A Exogenous ubiquitination assay of His-PD-L1 in HEK-293T cells transduced with Flag-USP8 together with His-PD-L1 and HA-Ub, and treated with MG132 for 6 h. B Endogenous ubiquitination assay of PD-L1 in DU145 and PC-3 cells treated with MG132 for 6 h. C In vitro de-ubiquitination assay of ubiquitinated His-PD-L1 protein with purified Flag-USP8. D Ubiquitination assay of PD-L1 in subcutaneous tumors derived from RM-1 cells in high or low PAAG stiffness. E Ubiquitination assay of PD-L1 in PCa tissues of Gleason score < 7 or >7. F Ubiquitination assay of His-PD-L1 in HEK-293T cells co-transfected with His-PD-L1, Flag-USP8 together with HA-Ub, HA-Ub-K6R, HA-Ub-K11R, HA-Ub-K27R, HA-Ub-K29R, HA-Ub-K33R, HA-Ub-K48R, HA-Ub-K63R, and treated with MG132 for 6 h. G Stability analysis of PD-L1 protein in DU145 and PC-3 cells transfected with shNC or shUSP8, and treated with 40 μM cycloheximide (CHX) for indicated times. H Western blot indicating the relative expression of PD-L1 protein in DU145 and PC-3 cells cultured in different PAAG stiffness. I IHC staining and its quantitative results indicating the different expression of PD-L1 protein in PCa tissues of Gleason score < 7, or =7, or >7. Data in G were analyzed by two-way repeated measures ANOVA test. Data are presented as the mean ± SD of at least three independent experiments and were analyzed with unpaired two-tailed student’s t-test or one-way ANOVA test unless otherwise stated, *P < 0.05, **P < 0.01, ***P < 0.001.

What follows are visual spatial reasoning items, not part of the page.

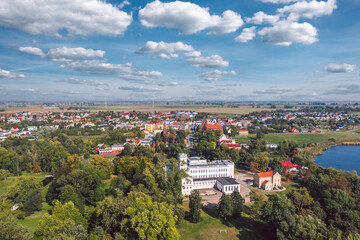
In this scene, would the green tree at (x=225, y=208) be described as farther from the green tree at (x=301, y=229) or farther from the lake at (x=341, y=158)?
the lake at (x=341, y=158)

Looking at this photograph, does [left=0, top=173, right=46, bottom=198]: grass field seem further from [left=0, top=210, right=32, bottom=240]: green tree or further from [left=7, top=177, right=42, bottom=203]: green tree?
[left=0, top=210, right=32, bottom=240]: green tree

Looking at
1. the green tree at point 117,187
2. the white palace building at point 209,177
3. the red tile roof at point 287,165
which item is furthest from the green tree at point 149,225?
the red tile roof at point 287,165

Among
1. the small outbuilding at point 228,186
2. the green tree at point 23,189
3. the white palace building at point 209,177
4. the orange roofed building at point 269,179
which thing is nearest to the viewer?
the green tree at point 23,189

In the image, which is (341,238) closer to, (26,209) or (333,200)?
(333,200)

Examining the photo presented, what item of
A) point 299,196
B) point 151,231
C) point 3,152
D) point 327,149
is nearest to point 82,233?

Fig. 9. Exploration of USP8 inhibitor/anti-PD-L1 combination therapy and clinical sample validation of molecular mechanism.

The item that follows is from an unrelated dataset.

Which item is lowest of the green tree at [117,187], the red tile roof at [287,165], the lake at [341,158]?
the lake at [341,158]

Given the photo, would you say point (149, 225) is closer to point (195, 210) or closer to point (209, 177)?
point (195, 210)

A–C RM-1 cells were injected into the flanks of C57BL/6J mice and randomly divided into four group: the untreated control group, the USP8 inhibitor group, the anti-PD-L1 therapy group, the USP8 inhibitor and anti-PD-L1 combination therapy group. Tumor volumes were measured every 3 days. Tumor images, growth curves and weight were obtained at day 18 after dissection. D Flow cytometry was used to quantitatively analyze the proportion of CD3⁺ T lymphocytes in CD45⁺ cells, CD8⁺ T lymphocytes in CD45⁺CD3⁺ cells, and the proportion of GZMB⁺ cells or PRF1⁺ cells in CD8⁺ T lymphocytes in the subcutaneous tumor samples of mice. E The effect of the expression levels of COL1A1, LAMA1, COL4A1, and USP8 on biochemical recurrence-free survival. F Correlation analysis of the IHC relative expression levels of NBR1, MHC-1, and PD-L1 with USP8. G Correlation analysis of the IHC relative expression levels of COL1A1, LAMA1, and COL4A1 with USP8. H, I Correlation analysis of the IHC relative expression levels of COL1A1, LAMA1, COL4A1 with PD-L1 and MHC-1. J The model showing the extracellular matrix-derived mechanical stiffness promotes the progression and immune evasion of PCa via USP8-mediated MHC-1 degradation and PD-L1 abundance. Data in C were analyzed by two-way repeated measures ANOVA test. Data are presented as the mean ± SD of at least three independent experiments and were analyzed with one-way ANOVA test unless otherwise stated, *P < 0.05, **P < 0.01, ***P < 0.001.